Background Clinical trials often report intervention efficacy in terms of the reduction in all-cause mortality between the treatment and control arms (i.e., an overall hazard ratio [oHR]) instead of the reduction in disease-specific mortality (i.e., a disease-specific hazard ratio [dsHR]). Using oHR to reduce all-cause mortality beyond the time horizon of the trial may introduce bias if the relative proportion of other-cause mortality increases with age. We sought to quantify this oHR extrapolation bias and propose a new approach to overcome this bias. Methods We simulated a hypothetical cohort of patients with a generic disease that increased background mortality by a constant additive disease-specific rate. We quantified the bias in terms of the percentage change in life expectancy gains with the intervention under an oHR compared with a dsHR approach as a function of the cohort start age, the disease-specific mortality rate, dsHR, and the duration of the intervention's effect. We then quantified the bias in a cost-effectiveness analysis (CEA) of implantable cardioverter-defibrillators based on efficacy estimates from a clinical trial. Results For a cohort of 50-year-old patients with a disease-specific mortality of 0.05, a dsHR of 0.5, a calculated oHR of 0.55, and a lifetime duration of effect, the bias was 28%. We varied these key parameters over wide ranges and the resulting bias ranged between 3 and 140%. In the CEA, the use of oHR as the intervention's effectiveness overestimated quality-adjusted life expectancy by 9% and costs by 3%, biasing the incremental cost-effectiveness ratio by - 6%. Conclusions The use of an oHR approach to model the intervention's effectiveness beyond the time horizon of the trial overestimates its benefits. In CEAs, this bias could decrease the cost of a QALY, overestimating interventions' cost effectiveness.

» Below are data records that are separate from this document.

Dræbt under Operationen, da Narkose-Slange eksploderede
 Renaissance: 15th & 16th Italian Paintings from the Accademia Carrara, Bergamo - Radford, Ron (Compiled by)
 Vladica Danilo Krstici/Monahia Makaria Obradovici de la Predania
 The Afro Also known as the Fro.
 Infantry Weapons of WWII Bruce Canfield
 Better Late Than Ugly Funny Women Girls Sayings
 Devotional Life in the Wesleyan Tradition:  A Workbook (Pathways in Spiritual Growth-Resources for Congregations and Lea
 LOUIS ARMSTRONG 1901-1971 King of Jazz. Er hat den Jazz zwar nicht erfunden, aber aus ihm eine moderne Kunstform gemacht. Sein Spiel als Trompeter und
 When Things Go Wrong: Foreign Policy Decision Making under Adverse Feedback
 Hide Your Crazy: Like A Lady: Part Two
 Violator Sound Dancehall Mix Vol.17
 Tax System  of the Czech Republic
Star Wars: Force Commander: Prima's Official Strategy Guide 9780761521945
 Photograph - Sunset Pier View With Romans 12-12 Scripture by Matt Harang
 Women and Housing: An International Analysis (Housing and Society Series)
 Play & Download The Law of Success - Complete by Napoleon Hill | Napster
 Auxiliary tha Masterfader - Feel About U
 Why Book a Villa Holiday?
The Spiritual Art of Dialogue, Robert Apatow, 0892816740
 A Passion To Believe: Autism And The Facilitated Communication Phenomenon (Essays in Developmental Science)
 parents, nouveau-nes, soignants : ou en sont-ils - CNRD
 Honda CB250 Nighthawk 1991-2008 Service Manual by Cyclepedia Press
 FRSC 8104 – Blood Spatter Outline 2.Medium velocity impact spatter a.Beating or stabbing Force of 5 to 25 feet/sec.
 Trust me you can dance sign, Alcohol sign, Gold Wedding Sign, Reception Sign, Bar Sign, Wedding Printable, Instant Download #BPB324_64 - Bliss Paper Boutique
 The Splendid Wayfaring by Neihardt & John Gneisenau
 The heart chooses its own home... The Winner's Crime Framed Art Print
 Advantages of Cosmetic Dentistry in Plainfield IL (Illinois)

机译:背景技术临床试验通常在治疗和控制臂之间的所有导致死亡率降低(即,整体危险比[OCR])而不是降低疾病特异性死亡率(即特异性疾病危险比[DSHR])。使用人权ohR降低全面的死亡率超出试验的时间范围内可能引入偏差,如果其他原因死亡率随着年龄的增长而增加。我们试图量化这种OHR外推偏见,并提出了一种克服这一偏见的新方法。方法采用常规添加剂疾病特异性率提高了仿制性疾病的假设患者假设群体。我们在衡量人权诉讼下的干预率的预期寿命的百分比变化方面量化了偏差,与队列开始年龄,疾病特异性死亡率,DSHR和干预效果的持续时间(DSHR方法)相比,与DSHR方法相比。 。然后,我们基于临床试验的疗效估计量来量化植入心脏病 - 除颤器的成本效益分析(CEA)中的偏差。结果50岁患者的疾病特异性死亡率为0.05,DSHR为0.5,计算的OHR为0.55,寿命持续时间,偏差为28%。我们在宽范围内变化了这些关键参数,并产生的偏差范围为3至140%。在CEA中,使用OHR作为干预的有效性将质量调整的寿命高9%,成本为3%,偏置增量成本效益比偏差 - 6%。结论利用ofR方法模拟干预的效率超出了试验的时间范围内高估了其益处。在CEA中,这种偏差可以降低QALY的成本,过高估计干预措施的成本效益。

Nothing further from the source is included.